With the ringing in of the Olympics today, we launch our blog series ‘Diversity in Sport’. The series will explore issues of race, gender identity, sex, sexual orientation, religion and disability in sport. As the world comes to London for the mega-event, we need to question where we are today in living up to the Olympic spirit of inclusivity and diversity.
This is the first in the ‘Diversity in Sport’ series. In this post, Caitlin Fisher, delivers a TED talk on how female athletes negotiate spaces and recreate their identities in order to enter the still very masculine arena of sports. She discusses the case of women’s football in Brazil, the discrimination and marginalisation female football players have faced and what’s the way forward.
Transcript of Caitlin’s talk:
Let me just start by saying that this morning I wasn’t going to come here dribbling because I thought I’d be too nervous, which I was. And then at the last minute I thought it would be cool to enter juggling. So I ran across the street and I thought where am I going to get a football. There was a waiter standing outside the restaurant, I ran up to him and asked him if he had a football, does anyone have a football? He said hold on one minute and he ran inside and went back into the kitchen, spoke to the chef, spoke to someone back there and comes out of the kitchen with the ball. He handed it to me and he said “Go, go, go, go!”
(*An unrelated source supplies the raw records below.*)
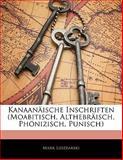 Kanaanäische Inschriften (Moabitisch, Althebräisch, Phönizisch, Punisch), Mark Lidzbarski, 1141840502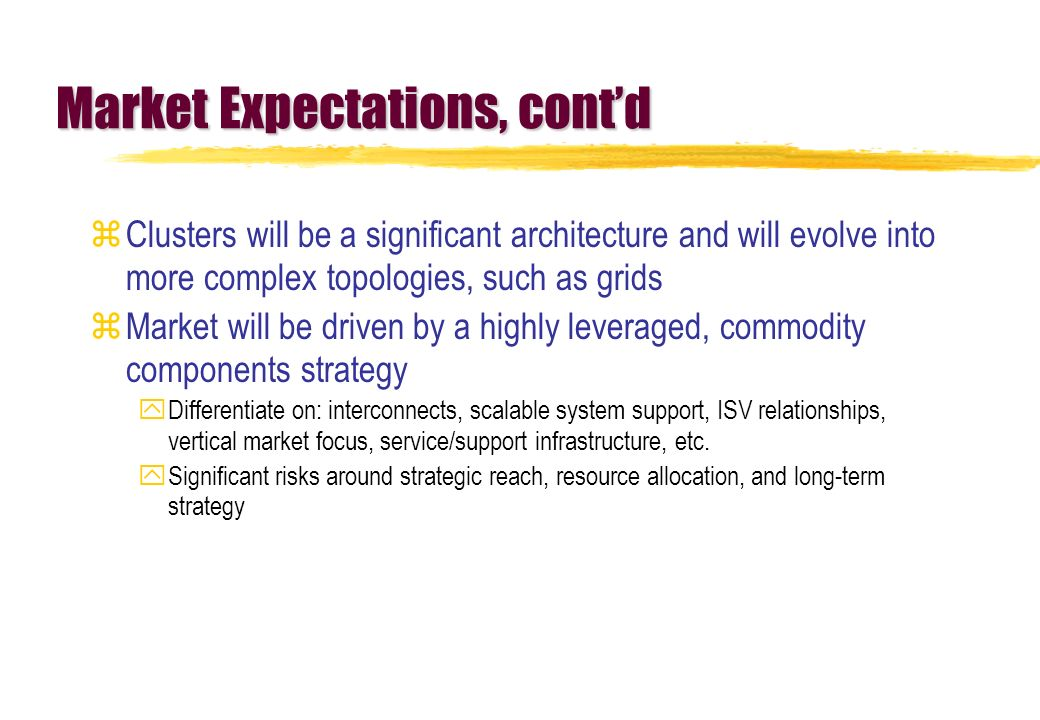 Market Expectations, contd zClusters will be a significant architecture and will evolve into more complex topologies, such as grids zMarket will be driven by a highly leveraged, commodity components strategy yDifferentiate on: interconnects, scalable system support, ISV relationships, vertical market focus, service/support infrastructure, etc.
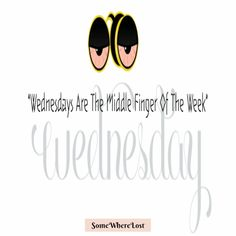 #‎WEDNESDAYS‬ are the middle finger of the week..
I stand here tonight before you representing the voice of one among many female football players in Brazil, attempting to carve a space for ourselves within a historically male sport. I also stand here as a carrier of many of these voices and it’s a privilege to be here.
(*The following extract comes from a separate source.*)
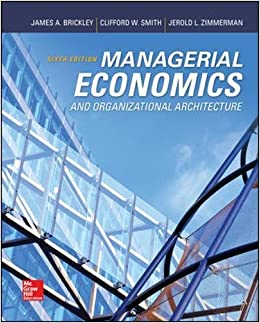 Managerial Economics & Organizational Architecture, 6th Edition (Irwin Economics) Book Pdf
I first came to Brazil eight years ago to play professional football and it quickly became evident that the nation of football was not the nation of woman’s football. We wore the jerseys of the men’s team from seven years prior. We walked forty five minutes to get to practice, no bus, often tired feet by the time we got there. We stayed up late at night washing our uniforms by hand in outdoor sinks. We were fed different food than the men’s team. The only thing we had in common with the men’s team was our team name.
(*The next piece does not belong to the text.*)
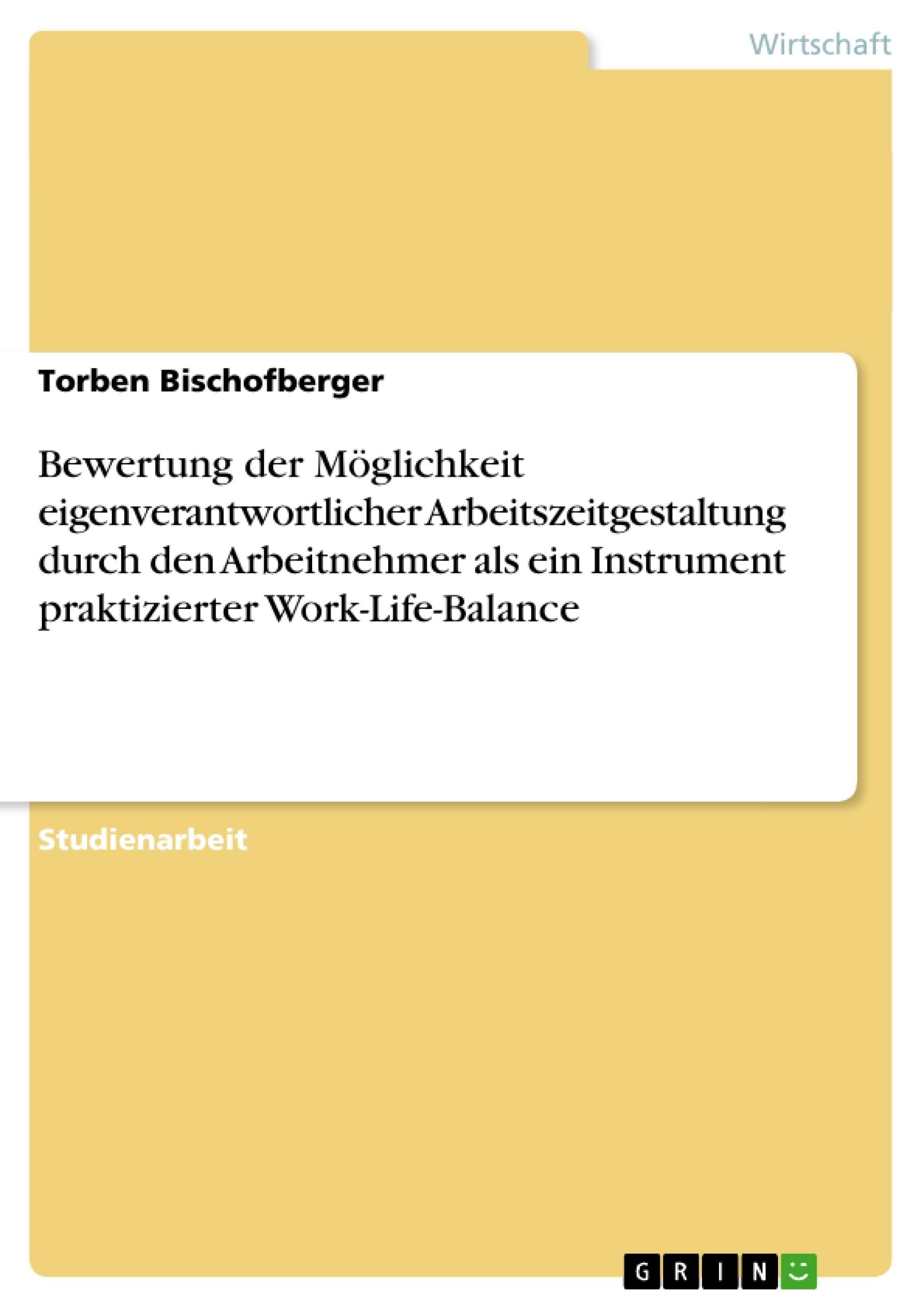 Titel: Bewertung der Möglichkeit eigenverantwortlicher Arbeitszeitgestaltung durch den Arbeitnehmer als ein Instrument praktizierter Work-Life-Balance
My teammates shared stories with me of the struggles they faced to be accepted as female players. I soon learnt the word ‘preconceito’ or prejudice around the woman’s game. Although the ban that prohibited women from playing the sport in Brazil was lifted in 1979, female players continued to struggle with cultural stigma. Female players were marginalised and discriminated against, marked as other. Female bodies acting in this space were seen as gender deviant and thus met with lots of cultural disapproval.
But recently we’ve been seeing a shift starting to occur, the woman’s game in Brazil is starting to move in from the margins to the mainstream. Silver medal at the last two Olympics; Marta, the world’s best player, a Brazilian, has now become a national icon; new women’s protein springing up across the nation; media coverage increasing; fathers encouraging daughters to play; more fans. I went back to Santos recently and walked down the street with my team jacket on and I had men running up to me asking for my autograph! The same streets where we were once entirely invisible, or worse yet, laughed at or trivialised. It appears as though women’s entrance into this historically male space has started to dislodge gender stereotypes and we see signs of progress.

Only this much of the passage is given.